[Start of Attachment]

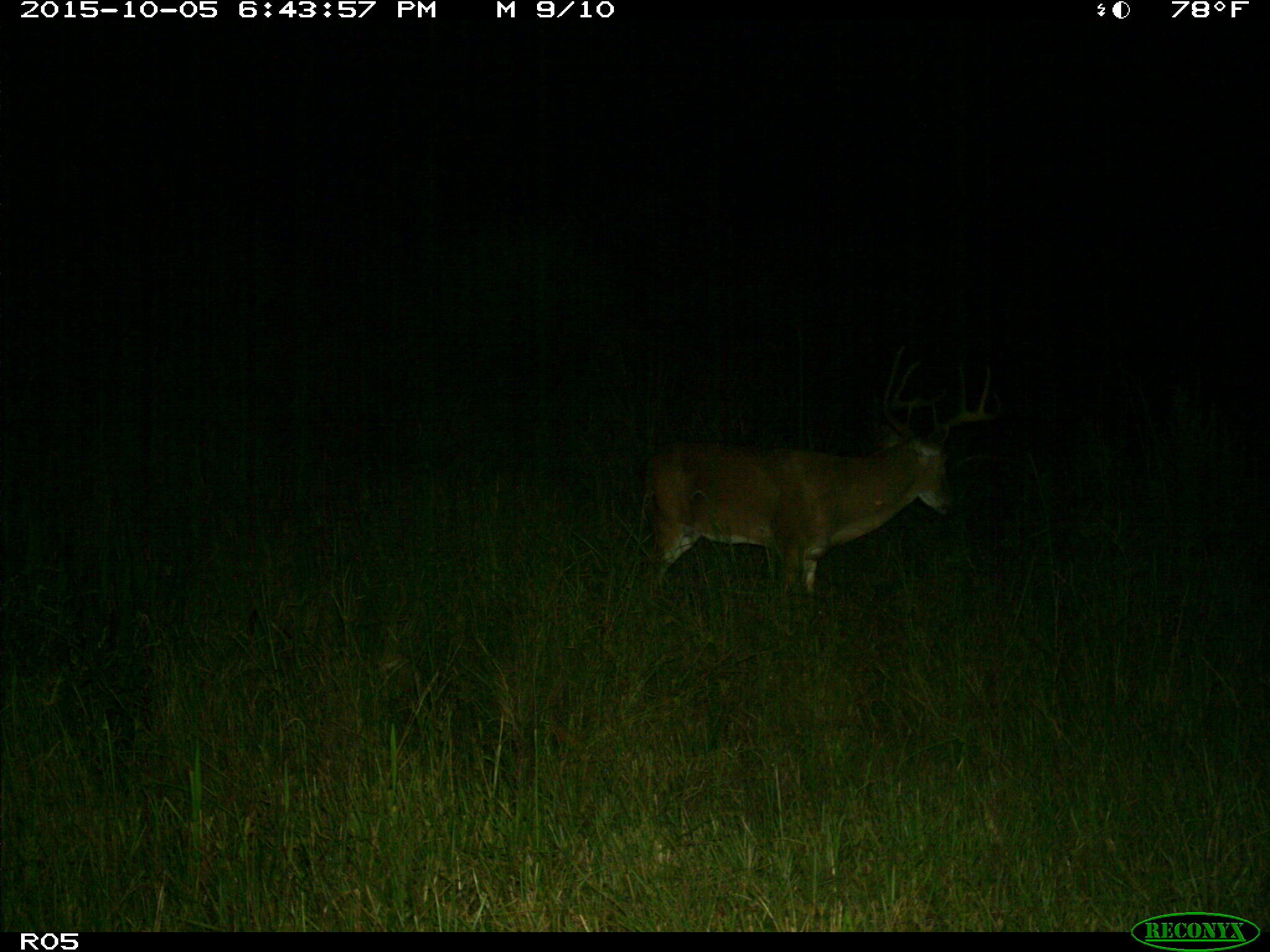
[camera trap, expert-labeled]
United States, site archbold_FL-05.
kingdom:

[End of Attachment]
[Start of Attachment]

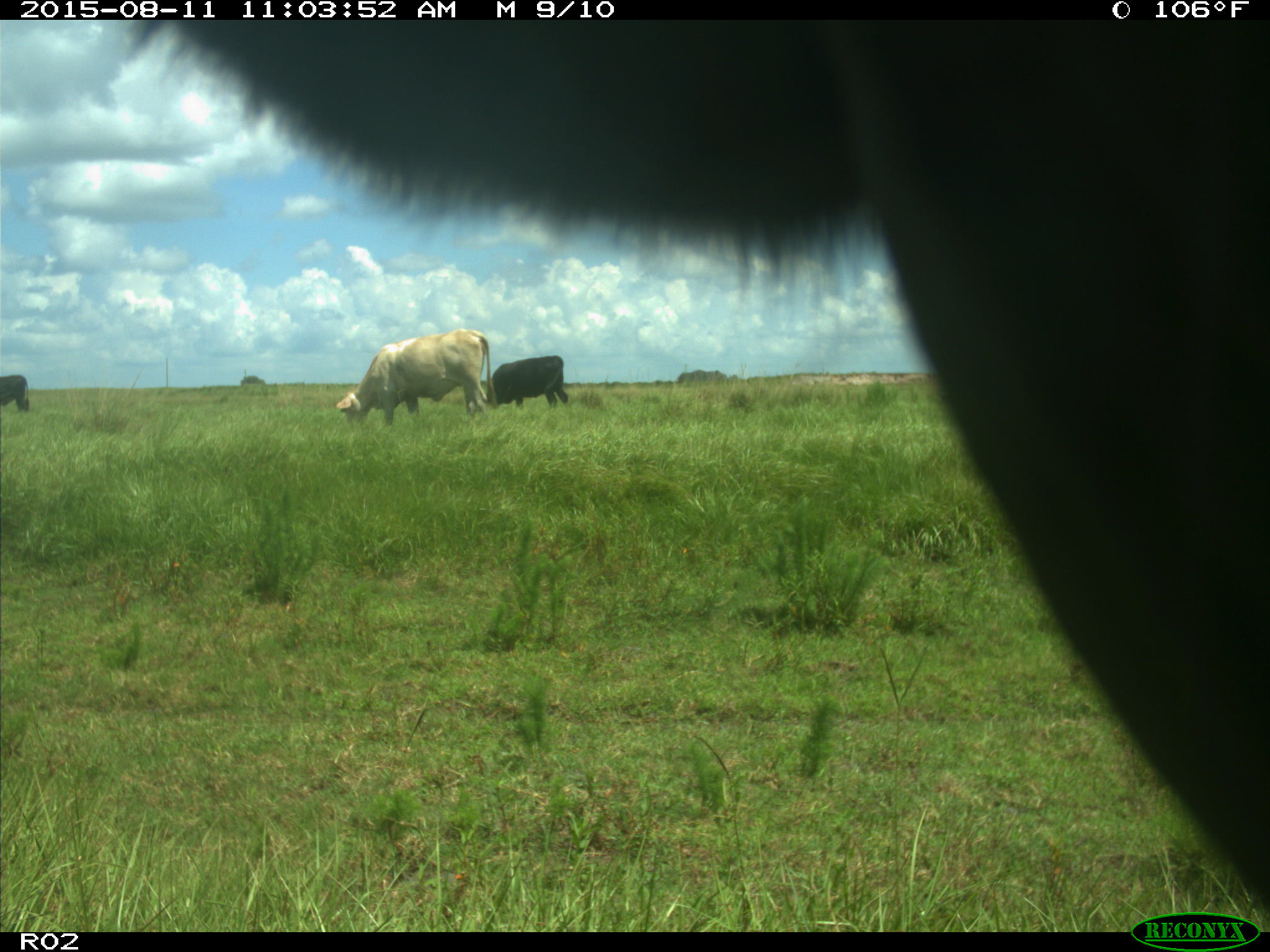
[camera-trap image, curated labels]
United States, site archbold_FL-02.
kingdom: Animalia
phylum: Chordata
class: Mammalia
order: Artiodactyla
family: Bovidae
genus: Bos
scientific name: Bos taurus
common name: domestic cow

[End of Attachment]

**TASK GOAL**
Search the listing for the word "trap", and copy every line in which it is found.

**ANSWER TO THIS TASK**
[camera trap, expert-labeled]
[camera-trap image, curated labels]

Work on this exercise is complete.